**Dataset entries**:
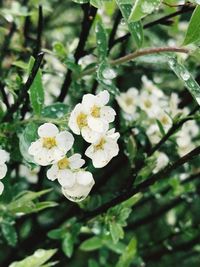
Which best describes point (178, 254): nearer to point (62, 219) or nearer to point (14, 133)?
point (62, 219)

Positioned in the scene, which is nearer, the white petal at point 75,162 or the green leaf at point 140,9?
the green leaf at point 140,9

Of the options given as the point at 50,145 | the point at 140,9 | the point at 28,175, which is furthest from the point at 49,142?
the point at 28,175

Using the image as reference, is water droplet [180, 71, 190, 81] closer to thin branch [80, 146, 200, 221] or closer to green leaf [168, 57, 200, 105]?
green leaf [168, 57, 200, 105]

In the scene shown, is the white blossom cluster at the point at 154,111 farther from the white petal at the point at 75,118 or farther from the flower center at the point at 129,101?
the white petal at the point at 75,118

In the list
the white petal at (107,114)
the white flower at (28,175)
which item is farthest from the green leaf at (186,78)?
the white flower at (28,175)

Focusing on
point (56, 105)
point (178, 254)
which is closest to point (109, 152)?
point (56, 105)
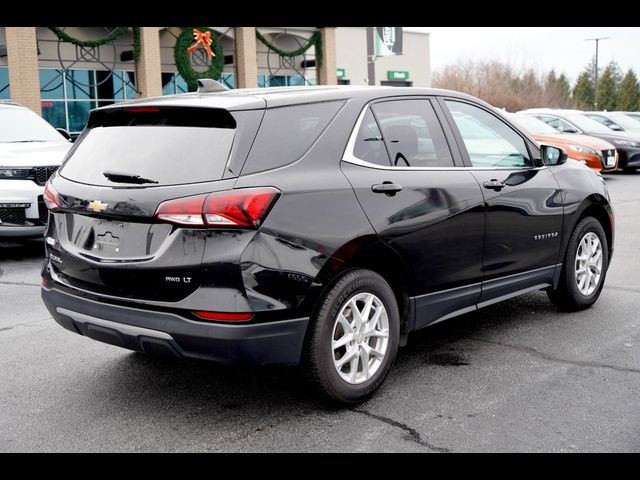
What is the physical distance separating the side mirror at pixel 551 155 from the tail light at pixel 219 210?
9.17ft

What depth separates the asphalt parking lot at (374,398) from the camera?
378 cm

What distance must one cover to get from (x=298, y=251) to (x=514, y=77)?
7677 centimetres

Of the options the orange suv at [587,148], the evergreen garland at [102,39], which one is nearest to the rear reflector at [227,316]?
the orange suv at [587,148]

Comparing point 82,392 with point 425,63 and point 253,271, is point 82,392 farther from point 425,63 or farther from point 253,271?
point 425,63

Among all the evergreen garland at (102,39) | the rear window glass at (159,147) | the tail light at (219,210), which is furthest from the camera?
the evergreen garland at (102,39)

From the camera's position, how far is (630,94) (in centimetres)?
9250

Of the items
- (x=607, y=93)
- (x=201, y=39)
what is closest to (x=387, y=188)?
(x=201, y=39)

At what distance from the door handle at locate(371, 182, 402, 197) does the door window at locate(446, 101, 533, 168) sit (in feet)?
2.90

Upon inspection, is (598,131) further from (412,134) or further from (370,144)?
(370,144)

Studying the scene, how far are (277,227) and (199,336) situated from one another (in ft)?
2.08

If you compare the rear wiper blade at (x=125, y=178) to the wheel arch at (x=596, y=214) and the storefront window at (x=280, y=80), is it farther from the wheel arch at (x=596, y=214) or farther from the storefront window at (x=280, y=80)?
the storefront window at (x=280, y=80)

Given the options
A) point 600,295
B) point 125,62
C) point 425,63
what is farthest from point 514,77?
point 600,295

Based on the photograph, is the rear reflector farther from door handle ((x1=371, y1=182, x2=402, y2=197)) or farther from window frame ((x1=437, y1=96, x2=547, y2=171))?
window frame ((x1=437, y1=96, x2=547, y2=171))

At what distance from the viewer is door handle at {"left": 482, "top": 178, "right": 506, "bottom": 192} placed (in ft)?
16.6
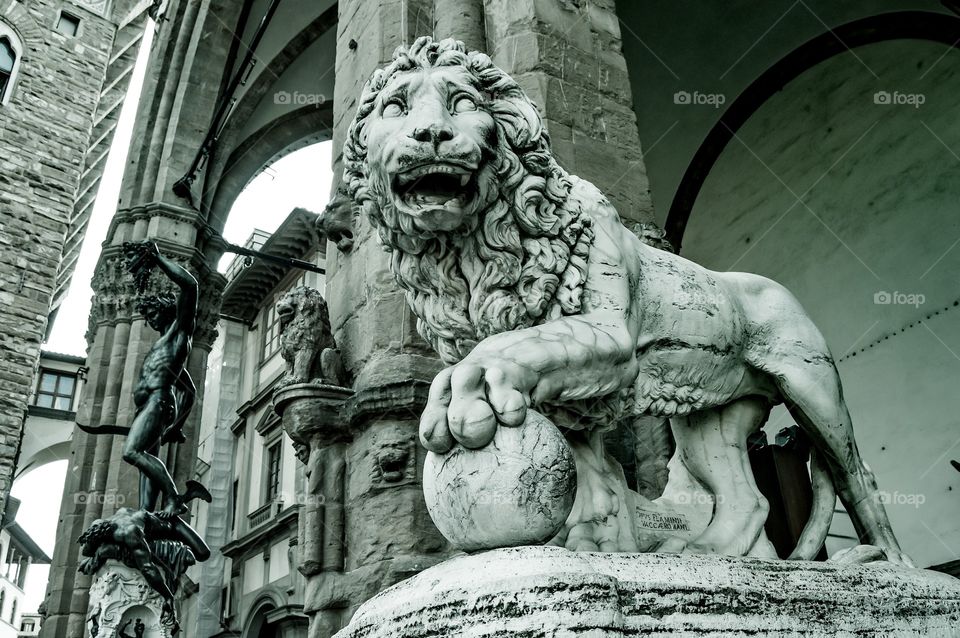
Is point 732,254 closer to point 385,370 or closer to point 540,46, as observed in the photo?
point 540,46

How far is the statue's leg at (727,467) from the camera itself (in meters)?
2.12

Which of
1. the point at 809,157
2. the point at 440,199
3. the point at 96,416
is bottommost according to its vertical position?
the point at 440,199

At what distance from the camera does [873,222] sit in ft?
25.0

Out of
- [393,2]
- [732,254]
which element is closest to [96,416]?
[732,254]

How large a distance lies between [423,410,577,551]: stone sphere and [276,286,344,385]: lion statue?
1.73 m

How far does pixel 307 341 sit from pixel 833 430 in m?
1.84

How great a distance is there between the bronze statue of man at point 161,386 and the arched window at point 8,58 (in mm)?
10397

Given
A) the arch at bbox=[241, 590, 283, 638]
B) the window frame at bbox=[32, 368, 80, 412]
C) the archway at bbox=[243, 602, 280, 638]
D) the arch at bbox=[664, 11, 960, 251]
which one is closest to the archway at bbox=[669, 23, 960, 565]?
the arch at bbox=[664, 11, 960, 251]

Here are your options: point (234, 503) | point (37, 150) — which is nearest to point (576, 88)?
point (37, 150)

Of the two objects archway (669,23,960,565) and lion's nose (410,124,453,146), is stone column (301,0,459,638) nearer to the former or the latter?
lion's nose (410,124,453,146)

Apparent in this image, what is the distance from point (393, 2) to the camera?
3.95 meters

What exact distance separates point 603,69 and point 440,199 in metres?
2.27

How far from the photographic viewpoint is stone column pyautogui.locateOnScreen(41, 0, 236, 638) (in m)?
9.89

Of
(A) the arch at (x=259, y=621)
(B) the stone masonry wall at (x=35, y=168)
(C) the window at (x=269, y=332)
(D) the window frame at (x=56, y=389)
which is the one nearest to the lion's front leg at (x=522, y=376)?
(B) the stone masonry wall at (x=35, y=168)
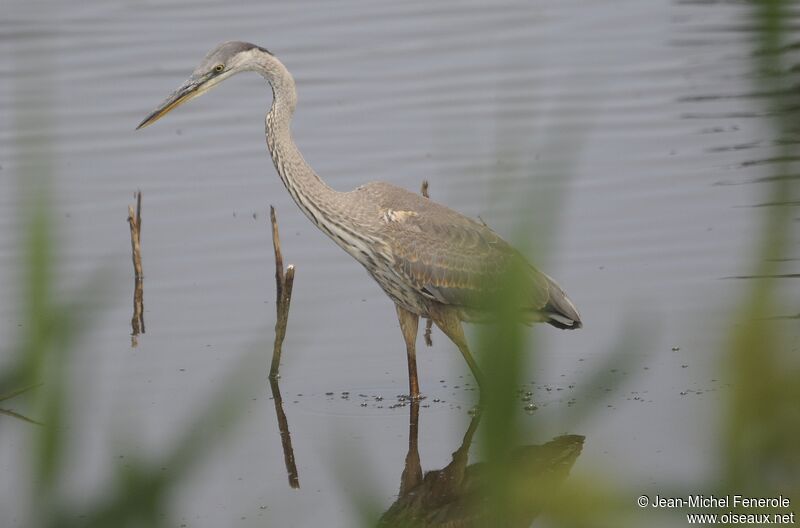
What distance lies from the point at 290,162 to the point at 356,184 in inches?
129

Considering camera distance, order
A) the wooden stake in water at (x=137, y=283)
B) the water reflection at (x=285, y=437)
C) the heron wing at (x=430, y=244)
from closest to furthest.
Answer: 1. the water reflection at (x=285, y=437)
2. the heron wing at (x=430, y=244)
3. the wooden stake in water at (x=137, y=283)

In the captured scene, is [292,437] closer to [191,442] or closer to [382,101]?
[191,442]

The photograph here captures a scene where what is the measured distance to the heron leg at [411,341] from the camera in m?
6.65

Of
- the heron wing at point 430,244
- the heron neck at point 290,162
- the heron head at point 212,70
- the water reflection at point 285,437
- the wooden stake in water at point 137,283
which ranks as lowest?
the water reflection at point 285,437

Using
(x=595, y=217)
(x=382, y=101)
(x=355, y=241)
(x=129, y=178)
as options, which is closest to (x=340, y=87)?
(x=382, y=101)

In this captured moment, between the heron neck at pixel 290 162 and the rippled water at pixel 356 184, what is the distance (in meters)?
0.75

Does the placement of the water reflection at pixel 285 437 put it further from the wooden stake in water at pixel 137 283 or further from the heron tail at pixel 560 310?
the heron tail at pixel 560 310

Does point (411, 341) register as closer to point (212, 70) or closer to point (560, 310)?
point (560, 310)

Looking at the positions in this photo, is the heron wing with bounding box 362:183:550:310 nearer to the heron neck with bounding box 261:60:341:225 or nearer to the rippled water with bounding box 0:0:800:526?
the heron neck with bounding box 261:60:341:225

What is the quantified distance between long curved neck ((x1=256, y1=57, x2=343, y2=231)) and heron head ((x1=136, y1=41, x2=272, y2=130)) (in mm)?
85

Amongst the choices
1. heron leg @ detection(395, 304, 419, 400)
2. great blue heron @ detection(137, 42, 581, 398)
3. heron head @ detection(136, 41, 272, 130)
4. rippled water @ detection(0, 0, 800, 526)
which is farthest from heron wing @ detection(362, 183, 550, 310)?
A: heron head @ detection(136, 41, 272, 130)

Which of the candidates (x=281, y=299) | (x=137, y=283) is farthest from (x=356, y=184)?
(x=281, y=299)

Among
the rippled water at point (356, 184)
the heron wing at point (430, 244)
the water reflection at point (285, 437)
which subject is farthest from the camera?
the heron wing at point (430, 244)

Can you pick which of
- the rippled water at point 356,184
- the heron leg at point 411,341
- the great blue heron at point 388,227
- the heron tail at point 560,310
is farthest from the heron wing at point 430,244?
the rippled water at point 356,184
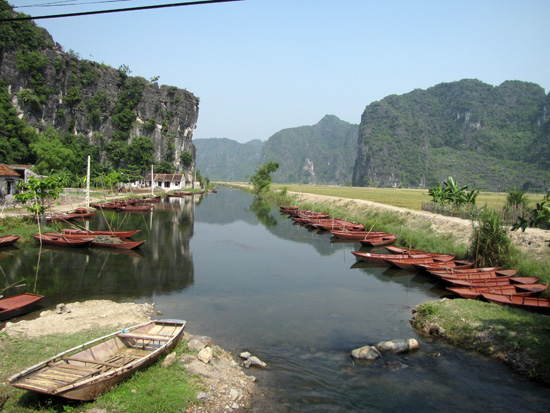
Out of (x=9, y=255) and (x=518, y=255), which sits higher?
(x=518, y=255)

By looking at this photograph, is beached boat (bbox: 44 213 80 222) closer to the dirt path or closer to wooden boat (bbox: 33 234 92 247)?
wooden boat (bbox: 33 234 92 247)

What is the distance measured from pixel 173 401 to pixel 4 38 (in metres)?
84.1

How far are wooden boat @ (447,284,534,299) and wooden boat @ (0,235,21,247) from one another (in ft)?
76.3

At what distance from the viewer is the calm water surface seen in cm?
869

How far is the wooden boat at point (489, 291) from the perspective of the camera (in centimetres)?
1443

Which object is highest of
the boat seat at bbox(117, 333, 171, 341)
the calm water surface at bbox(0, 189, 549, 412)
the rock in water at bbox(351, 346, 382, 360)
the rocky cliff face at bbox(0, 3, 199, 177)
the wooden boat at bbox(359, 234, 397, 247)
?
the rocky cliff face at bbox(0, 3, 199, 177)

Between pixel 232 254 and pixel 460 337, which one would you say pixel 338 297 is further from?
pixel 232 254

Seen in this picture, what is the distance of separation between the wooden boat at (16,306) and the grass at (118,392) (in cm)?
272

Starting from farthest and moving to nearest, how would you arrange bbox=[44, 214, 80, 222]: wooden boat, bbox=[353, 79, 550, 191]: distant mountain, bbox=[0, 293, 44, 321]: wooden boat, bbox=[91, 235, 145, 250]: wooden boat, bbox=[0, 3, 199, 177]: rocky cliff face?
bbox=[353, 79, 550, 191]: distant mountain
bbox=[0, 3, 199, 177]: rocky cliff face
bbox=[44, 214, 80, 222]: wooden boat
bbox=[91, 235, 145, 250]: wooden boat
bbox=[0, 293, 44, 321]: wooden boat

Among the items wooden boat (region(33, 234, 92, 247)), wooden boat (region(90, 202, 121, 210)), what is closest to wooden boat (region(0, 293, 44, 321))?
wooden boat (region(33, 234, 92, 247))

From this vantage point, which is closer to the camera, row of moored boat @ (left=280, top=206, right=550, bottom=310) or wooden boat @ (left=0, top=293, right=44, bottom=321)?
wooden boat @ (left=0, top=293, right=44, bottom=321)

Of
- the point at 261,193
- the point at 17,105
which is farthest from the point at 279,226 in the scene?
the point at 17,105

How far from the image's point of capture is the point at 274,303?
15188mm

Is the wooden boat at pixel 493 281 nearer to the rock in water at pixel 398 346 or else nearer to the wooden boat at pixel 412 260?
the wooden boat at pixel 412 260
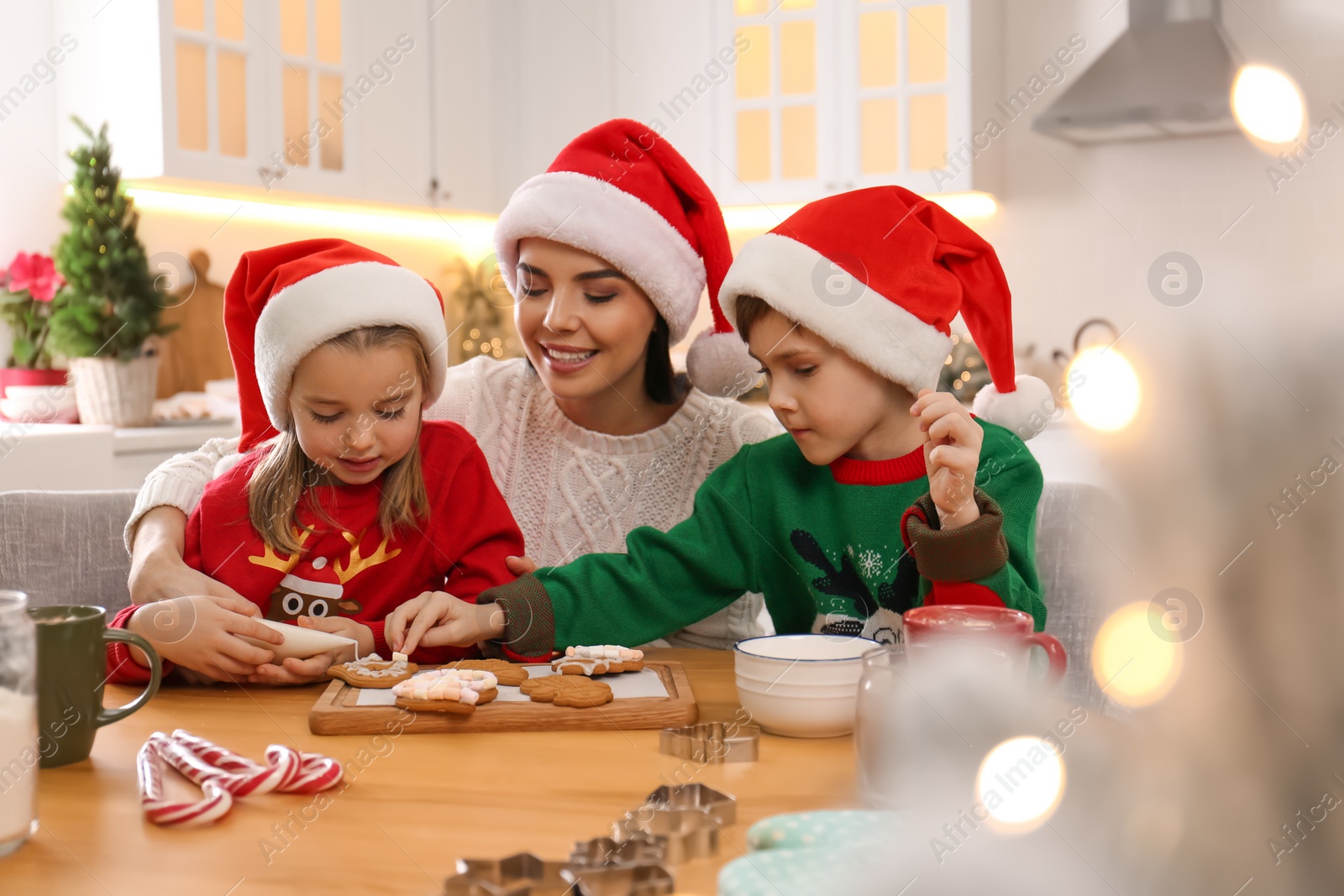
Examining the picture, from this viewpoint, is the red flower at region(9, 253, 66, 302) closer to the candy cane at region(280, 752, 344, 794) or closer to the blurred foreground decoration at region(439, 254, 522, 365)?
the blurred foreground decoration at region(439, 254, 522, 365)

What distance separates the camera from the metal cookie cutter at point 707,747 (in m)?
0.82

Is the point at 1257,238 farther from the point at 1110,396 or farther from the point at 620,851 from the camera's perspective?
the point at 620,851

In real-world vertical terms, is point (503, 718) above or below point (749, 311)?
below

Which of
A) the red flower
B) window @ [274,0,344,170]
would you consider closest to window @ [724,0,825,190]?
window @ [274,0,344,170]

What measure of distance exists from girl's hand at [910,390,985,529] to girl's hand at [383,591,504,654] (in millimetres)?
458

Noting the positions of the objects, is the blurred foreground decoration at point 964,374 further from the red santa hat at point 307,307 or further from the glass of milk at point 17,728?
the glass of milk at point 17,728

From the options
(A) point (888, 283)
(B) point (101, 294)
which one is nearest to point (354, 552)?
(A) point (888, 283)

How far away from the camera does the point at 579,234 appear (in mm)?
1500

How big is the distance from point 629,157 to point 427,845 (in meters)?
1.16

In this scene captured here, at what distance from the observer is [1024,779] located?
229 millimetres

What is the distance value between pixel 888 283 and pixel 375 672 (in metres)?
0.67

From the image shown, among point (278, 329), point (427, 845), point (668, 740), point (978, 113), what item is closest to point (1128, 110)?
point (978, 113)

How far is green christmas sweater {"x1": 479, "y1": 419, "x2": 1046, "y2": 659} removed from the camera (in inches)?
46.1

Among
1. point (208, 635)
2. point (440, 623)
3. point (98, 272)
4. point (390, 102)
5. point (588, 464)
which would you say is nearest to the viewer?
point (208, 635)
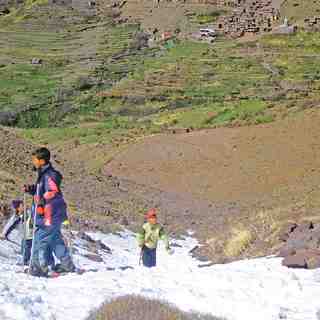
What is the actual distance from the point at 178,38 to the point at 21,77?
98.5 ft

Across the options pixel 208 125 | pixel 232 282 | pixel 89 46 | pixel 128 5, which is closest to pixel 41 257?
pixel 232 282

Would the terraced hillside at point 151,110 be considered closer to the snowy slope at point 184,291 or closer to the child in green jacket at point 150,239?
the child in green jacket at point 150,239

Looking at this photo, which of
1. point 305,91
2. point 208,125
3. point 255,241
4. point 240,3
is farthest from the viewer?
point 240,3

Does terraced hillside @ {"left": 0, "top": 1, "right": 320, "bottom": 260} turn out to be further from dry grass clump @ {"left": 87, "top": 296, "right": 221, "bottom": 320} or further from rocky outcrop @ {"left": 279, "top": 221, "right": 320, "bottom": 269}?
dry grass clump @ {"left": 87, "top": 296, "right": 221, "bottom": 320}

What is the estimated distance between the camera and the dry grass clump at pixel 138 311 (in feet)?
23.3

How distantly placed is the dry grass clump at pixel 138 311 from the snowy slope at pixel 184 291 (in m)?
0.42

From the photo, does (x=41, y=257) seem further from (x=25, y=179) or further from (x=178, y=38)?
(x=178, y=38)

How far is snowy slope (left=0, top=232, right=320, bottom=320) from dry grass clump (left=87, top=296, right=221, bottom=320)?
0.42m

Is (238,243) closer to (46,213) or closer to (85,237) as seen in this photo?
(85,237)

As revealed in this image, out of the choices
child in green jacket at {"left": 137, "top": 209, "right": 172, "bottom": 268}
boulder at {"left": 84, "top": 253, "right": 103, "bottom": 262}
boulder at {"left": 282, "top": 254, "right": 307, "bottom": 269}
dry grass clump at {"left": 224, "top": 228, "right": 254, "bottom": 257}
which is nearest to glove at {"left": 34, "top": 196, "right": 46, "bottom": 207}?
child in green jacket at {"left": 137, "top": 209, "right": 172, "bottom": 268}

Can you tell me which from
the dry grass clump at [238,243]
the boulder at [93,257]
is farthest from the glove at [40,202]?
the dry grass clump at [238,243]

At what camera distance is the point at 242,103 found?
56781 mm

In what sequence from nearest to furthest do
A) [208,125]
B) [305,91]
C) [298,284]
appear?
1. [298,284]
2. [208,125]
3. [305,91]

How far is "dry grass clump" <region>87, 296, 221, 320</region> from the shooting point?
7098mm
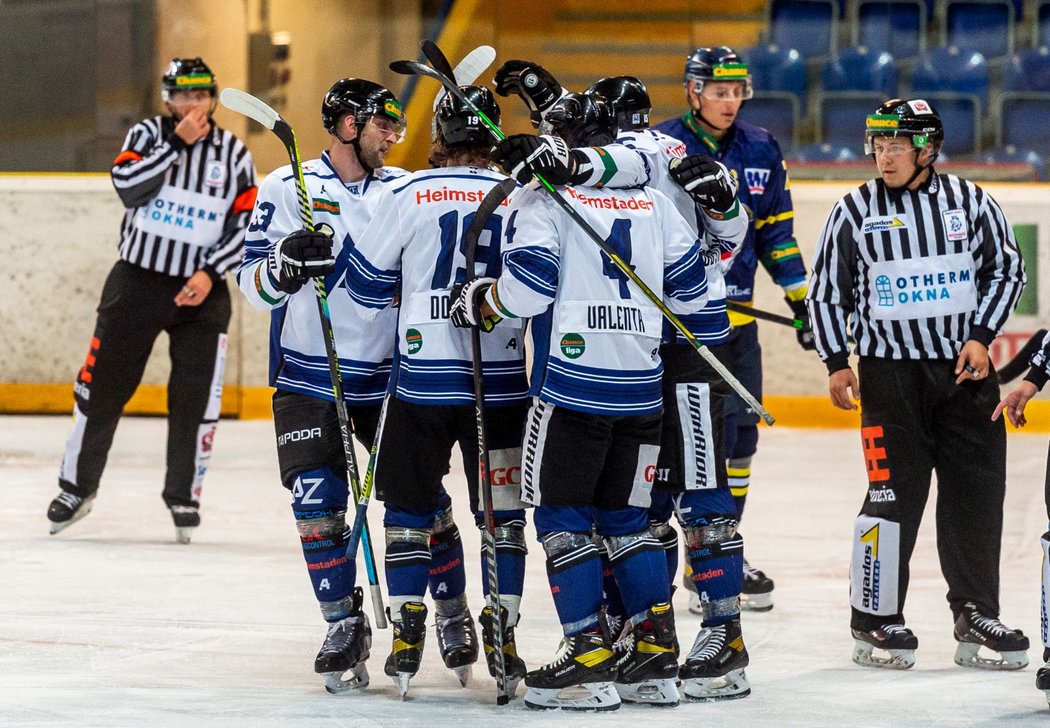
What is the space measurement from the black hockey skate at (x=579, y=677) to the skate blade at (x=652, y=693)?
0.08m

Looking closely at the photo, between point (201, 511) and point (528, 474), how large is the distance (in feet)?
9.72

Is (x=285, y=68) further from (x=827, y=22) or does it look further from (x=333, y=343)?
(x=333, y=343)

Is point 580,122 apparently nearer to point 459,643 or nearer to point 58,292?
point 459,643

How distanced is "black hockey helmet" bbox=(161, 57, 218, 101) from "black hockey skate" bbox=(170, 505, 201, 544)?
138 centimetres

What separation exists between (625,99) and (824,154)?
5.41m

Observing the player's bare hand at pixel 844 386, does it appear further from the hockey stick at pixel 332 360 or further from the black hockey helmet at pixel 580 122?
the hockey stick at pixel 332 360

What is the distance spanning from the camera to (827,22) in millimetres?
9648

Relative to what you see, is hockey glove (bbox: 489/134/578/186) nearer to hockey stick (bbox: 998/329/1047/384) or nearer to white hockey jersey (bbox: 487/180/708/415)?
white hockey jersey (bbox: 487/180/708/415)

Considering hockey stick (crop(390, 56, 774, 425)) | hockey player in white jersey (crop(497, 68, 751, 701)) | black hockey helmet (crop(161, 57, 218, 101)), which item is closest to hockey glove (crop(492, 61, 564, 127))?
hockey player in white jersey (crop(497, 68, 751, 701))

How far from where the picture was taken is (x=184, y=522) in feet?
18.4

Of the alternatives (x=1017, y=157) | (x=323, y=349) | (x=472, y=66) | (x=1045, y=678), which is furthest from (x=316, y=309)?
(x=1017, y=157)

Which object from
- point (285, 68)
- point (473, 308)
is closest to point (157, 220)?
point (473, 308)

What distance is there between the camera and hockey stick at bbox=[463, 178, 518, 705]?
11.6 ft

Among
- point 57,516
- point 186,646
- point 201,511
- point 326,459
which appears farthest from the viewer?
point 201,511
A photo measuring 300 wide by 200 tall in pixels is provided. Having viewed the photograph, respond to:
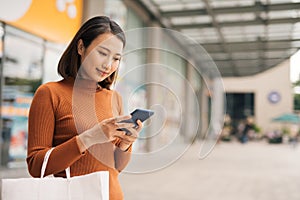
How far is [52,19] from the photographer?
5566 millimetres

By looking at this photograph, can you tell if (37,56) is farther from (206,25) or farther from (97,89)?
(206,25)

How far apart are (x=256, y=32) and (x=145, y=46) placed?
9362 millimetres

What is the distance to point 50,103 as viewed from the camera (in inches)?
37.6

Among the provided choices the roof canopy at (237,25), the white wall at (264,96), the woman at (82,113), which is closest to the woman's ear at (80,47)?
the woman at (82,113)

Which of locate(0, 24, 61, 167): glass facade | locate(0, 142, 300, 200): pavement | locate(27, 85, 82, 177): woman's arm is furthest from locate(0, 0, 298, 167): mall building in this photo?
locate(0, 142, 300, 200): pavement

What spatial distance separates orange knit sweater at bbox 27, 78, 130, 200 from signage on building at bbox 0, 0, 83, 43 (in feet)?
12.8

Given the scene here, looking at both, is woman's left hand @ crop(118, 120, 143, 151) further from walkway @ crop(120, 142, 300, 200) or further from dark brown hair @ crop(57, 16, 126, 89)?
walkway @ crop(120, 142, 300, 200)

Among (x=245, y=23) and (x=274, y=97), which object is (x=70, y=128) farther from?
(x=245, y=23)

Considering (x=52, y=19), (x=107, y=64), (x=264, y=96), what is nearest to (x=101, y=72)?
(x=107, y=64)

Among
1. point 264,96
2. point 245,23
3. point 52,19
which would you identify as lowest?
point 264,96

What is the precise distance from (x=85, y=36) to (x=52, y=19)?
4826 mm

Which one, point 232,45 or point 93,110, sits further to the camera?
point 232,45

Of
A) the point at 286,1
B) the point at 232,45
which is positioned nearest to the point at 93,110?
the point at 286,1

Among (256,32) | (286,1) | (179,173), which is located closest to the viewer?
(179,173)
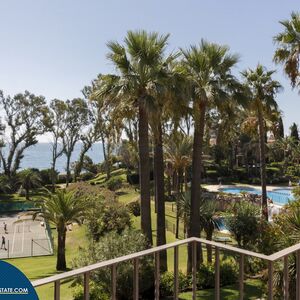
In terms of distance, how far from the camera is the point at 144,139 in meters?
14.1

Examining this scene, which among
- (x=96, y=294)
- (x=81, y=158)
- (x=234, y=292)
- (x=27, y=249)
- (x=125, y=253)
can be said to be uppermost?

**EXERCISE**:
Repeat only the lines from the line with "Among the provided" to the end of the entries, including both the first and the last line, and drop every picture.

**COMPLETE OUTPUT**:
Among the provided choices the roof canopy at (237,25), the white wall at (264,96), the woman at (82,113), which is closest to the woman's ear at (80,47)?
the woman at (82,113)

Which of locate(0, 24, 61, 167): glass facade | locate(0, 142, 300, 200): pavement | locate(27, 85, 82, 177): woman's arm is furthest from locate(0, 0, 298, 167): mall building in this photo?
locate(0, 142, 300, 200): pavement

What spatial distance separates orange knit sweater at bbox 27, 78, 130, 200 from signage on building at bbox 0, 0, 83, 43 (in feet)?
12.8

Given the scene here, looking at both, is woman's left hand @ crop(118, 120, 143, 151) further from walkway @ crop(120, 142, 300, 200) or further from dark brown hair @ crop(57, 16, 126, 89)?
walkway @ crop(120, 142, 300, 200)

Among (x=245, y=23) and (x=274, y=97), which object is (x=70, y=128) farther from?
(x=245, y=23)

Considering (x=52, y=19), (x=107, y=64), (x=264, y=96), what is nearest to (x=101, y=72)?
(x=107, y=64)

Among
1. point 264,96
2. point 245,23
3. point 52,19
which would you identify as lowest?
point 264,96

What is the precise distance from (x=85, y=36) to (x=52, y=19)?
4826 mm

Which one, point 232,45 or point 93,110, sits further to the camera?
point 232,45

Of
A) the point at 286,1
B) the point at 232,45
which is positioned nearest to the point at 93,110?
the point at 286,1

Among (256,32) | (286,1) | (179,173), which is located closest to the viewer?
(179,173)
In terms of distance, how far from the camera is the point at 144,139 in meters?
14.1

Examining this scene, which among
- (x=96, y=294)
- (x=81, y=158)
- (x=234, y=292)
- (x=27, y=249)
- (x=125, y=253)
can be said to be uppermost?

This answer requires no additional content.